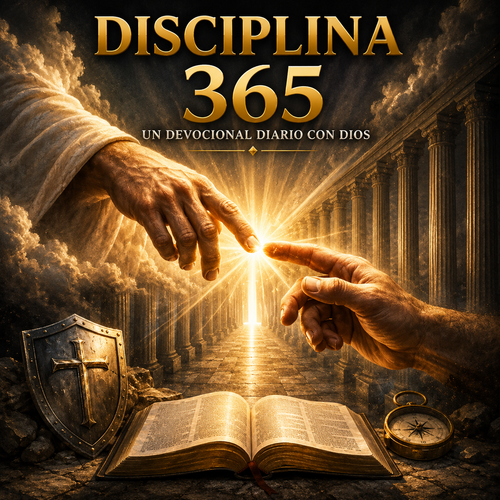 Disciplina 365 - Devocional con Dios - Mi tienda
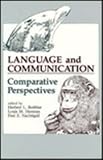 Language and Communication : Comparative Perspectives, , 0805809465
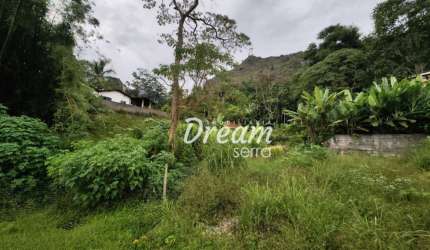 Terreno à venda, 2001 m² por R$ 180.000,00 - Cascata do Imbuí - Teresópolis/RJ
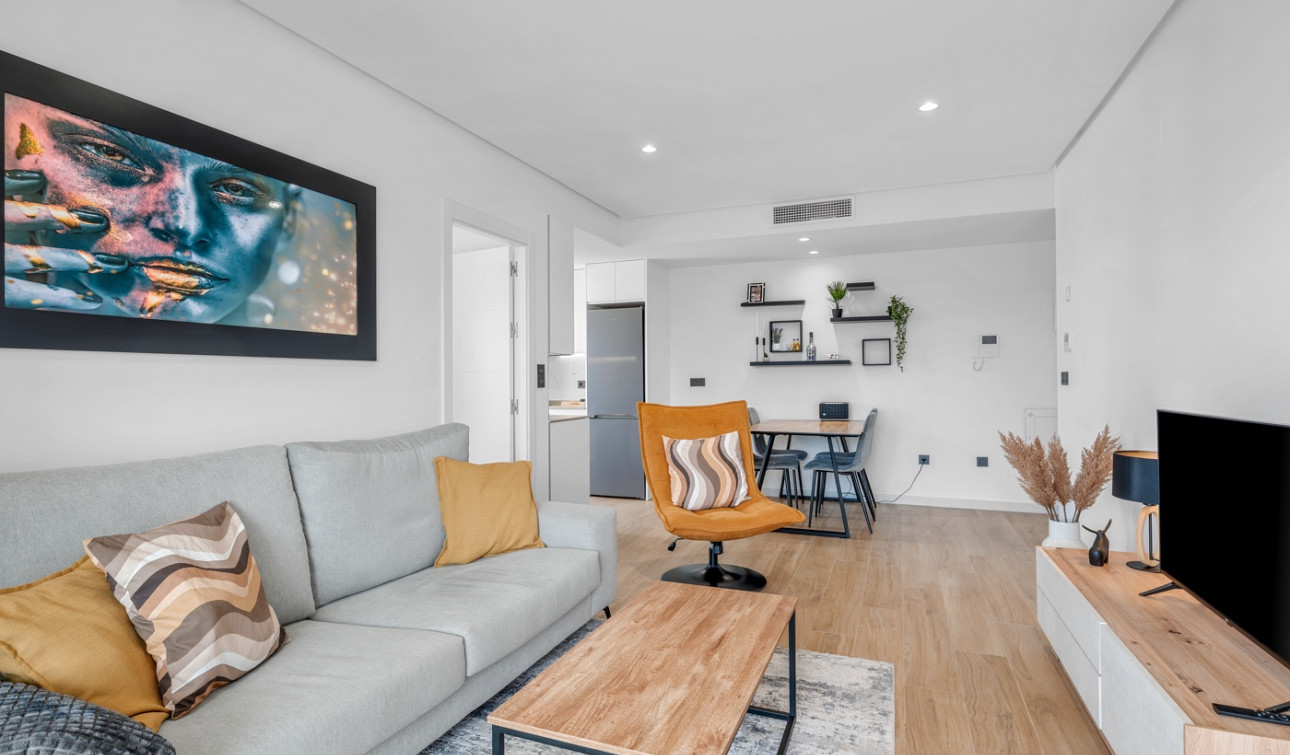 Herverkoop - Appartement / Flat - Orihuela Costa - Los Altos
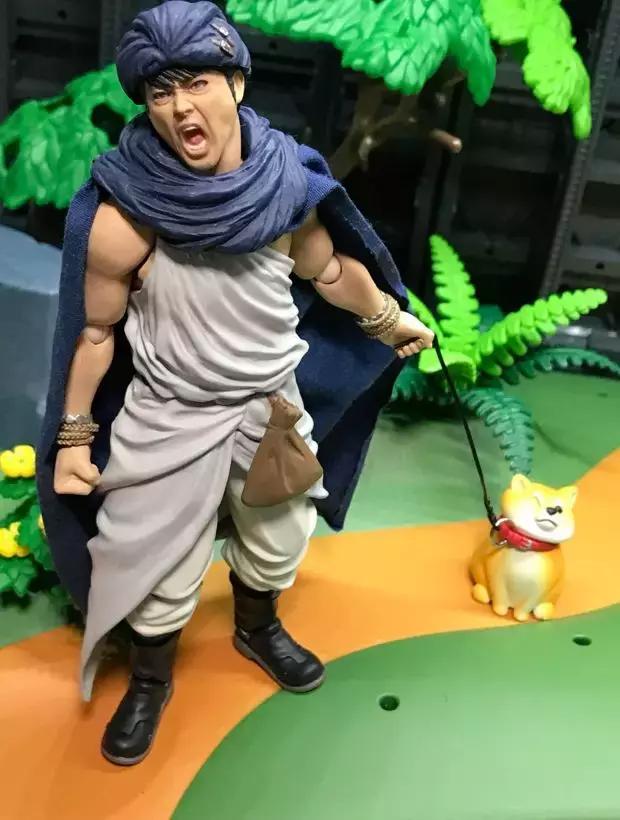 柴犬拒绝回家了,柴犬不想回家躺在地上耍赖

TASK OBJECTIVE ->
I would like an exact copy of the lines from the one holding "Terreno à venda, 2001" through the last line of the entries above, with the pictures left out.

SOLUTION TO THIS PROBLEM ->
 Terreno à venda, 2001 m² por R$ 180.000,00 - Cascata do Imbuí - Teresópolis/RJ
 Herverkoop - Appartement / Flat - Orihuela Costa - Los Altos
 柴犬拒绝回家了,柴犬不想回家躺在地上耍赖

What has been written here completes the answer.